Especialistas orientam antecipar compras; governo estuda pacote de socorro ao setor, mas passageiros podem ter direitos reduzidos dependendo de decisão do STF.
A escalada do conflito entre Irã e Estados Unidos chegou com força ao bolso do passageiro brasileiro. Nesta quarta-feira (1º/4), a Petrobras anunciou um aumento de 54,6% no preço do querosene de aviação (QAV). Desde o início da guerra, em fevereiro, a alta acumulada chega a 64%.
Para amenizar o impacto imediato, a estatal parcelou parte do reajuste: apenas 18% entram em vigor em abril. O restante será dividido em seis parcelas, com a primeira prevista para julho. A medida, segundo a companhia, visa assegurar o “bom funcionamento do mercado”.
Tempestade perfeita
Especialistas ouvidos pela BBC News Brasil descrevem o cenário como uma “tempestade perfeita”. Mesmo antes do anúncio da Petrobras, as passagens aéreas já haviam subido 5,94% na prévia da inflação de março (IPCA-15). Agora, a tendência é de novos aumentos — embora o impacto exato ainda seja incerto.
O Brasil é particularmente vulnerável por causa da política de Paridade de Preço de Importação (PPI). Na prática, mesmo que 90% do QAV consumido no país seja produzido internamente, seu preço segue o mercado internacional (petróleo Brent + dólar + fretes hipotéticos). Segundo Dany Oliveira, ex-diretor da IATA no Brasil, em tempos normais o combustível já representava 40% dos custos das aéreas brasileiras — ante média mundial de 27%. Com o reajuste, a associação do setor (Abear) elevou essa fatia para 45%.
Governo estuda socorro, mas repasse é inevitável
O governo federal planeja anunciar um pacote de medidas, que pode incluir corte de tributos federais sobre o QAV e uma linha de crédito emergencial com recursos do Fundo Nacional de Aviação Civil (Fnac). A Agência Nacional de Aviação Civil (Anac) admite, porém, que “algum impacto acontecerá, no caso de a guerra seguir por mais tempo”.
Vale a pena antecipar a compra?
Para o consumidor, a orientação de planejadores financeiros é: compre o quanto antes as passagens para o resto do ano.
“Com a guerra, pode haver redução da quantidade de voos. E aí temos a famosa regra da oferta e demanda”, explica Diego Endrigo, planejador financeiro. “A inflação de preços ocorre exatamente por isso.”

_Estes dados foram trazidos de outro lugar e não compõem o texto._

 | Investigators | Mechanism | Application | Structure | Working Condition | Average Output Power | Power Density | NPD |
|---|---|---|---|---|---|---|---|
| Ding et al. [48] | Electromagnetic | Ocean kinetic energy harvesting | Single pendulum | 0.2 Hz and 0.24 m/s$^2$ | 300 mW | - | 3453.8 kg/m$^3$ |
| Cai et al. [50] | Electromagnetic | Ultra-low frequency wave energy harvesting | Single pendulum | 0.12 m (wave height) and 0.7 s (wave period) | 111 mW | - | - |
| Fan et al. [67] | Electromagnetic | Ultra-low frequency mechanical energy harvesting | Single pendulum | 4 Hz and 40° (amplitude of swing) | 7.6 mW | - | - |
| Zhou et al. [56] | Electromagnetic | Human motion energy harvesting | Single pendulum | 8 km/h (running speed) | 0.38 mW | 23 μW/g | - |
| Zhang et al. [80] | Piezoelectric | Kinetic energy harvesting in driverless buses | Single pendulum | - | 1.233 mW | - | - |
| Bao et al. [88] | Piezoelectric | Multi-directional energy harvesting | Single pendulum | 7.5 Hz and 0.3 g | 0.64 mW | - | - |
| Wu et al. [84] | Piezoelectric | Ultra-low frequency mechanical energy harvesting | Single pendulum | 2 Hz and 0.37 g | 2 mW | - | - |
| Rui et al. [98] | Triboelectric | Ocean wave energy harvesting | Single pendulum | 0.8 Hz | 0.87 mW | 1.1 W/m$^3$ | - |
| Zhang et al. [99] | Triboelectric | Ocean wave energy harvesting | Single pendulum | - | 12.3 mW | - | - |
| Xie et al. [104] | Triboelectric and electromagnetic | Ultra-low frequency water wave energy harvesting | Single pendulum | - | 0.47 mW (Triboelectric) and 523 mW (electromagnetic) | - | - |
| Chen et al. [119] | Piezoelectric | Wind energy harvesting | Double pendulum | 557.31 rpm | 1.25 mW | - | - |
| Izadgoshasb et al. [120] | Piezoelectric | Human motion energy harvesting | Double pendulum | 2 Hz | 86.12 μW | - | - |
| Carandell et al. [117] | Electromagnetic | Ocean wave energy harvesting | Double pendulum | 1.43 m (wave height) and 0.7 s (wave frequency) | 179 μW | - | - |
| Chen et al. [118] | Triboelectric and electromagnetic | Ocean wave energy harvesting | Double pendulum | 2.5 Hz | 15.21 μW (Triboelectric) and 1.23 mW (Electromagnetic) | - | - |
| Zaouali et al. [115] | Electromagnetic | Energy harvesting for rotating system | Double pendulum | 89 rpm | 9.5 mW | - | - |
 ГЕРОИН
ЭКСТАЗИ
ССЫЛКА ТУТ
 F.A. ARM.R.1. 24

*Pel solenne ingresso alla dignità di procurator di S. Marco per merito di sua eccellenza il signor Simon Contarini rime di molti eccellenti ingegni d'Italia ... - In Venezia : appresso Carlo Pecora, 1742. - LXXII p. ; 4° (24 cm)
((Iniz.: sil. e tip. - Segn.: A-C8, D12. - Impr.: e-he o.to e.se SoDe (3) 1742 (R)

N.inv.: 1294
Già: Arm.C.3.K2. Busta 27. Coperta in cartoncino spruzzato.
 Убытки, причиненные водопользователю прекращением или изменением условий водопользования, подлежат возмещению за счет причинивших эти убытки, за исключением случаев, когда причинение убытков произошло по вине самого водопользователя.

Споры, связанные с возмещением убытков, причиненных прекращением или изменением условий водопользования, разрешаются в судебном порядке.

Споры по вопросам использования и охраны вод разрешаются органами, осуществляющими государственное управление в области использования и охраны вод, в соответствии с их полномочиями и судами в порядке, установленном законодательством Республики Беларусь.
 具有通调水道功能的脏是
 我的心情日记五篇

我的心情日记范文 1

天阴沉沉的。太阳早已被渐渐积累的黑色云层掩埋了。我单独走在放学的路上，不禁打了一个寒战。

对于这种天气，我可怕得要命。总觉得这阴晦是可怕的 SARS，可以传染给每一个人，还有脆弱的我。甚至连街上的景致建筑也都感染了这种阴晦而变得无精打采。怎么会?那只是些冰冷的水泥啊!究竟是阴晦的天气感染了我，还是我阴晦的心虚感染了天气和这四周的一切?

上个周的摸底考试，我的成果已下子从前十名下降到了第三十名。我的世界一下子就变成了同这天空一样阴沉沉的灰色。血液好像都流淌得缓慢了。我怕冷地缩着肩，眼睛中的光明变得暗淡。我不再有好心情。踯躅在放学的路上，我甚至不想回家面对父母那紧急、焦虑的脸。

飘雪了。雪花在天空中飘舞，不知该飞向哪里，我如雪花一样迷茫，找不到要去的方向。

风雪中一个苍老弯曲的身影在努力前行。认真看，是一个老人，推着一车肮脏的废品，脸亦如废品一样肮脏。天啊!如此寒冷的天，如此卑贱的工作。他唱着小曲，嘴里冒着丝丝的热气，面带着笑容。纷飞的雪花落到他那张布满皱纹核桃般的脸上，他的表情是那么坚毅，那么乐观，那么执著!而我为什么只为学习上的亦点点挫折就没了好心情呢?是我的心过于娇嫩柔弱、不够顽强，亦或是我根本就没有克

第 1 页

Um exercício feito pela reportagem mostra o tamanho do risco: se o repasse integral do QAV fosse aplicado a um avião A380 com 80% de ocupação, cada passageiro arcaria com cerca de R$ 1,8 mil adicionais.
Atenção aos direitos do passageiro
Há outro fator de risco. Em novembro, o ministro Dias Toffoli, do STF, suspendeu processos contra companhias aéreas por atrasos, cancelamentos ou alterações de voo decorrentes de “fortuito externo” ou força maior. A guerra pode ser enquadrada nessa categoria, o que limitaria severamente o direito do consumidor.
“A guerra tem mais de três semanas, não é como um tornado que acontece do nada”, critica Walter Moura, advogado do Idec. “Para vendas futuras, as aéreas têm plenas condições de fazer cálculos preditivos.”
A Anac reconhece que as regras brasileiras “não trazem orientação específica para situação de guerra”, mas entende que “o texto deve ser expandido para esse tipo de circunstância”.
Luz no fim do túnel? O biocombustível
A crise também reacendeu o debate sobre alternativas ao QAV fóssil. O Sustainable Aviation Fuel (SAF) , produzido a partir de resíduos como óleo de cozinha, gordura animal e biomassa de cana, já é compatível com os motores atuais.
“O Brasil tem tudo para ser a Arábia Saudita do SAF”, afirma Oliveira. O país já conta com a Lei do Combustível do Futuro (2024), que prevê uso obrigatório de SAF a partir de 2027. A LATAM já iniciou testes. O desafio agora é acelerar os investimentos para tornar o biocombustível competitivo — algo que a alta do petróleo pode ajudar a viabilizar.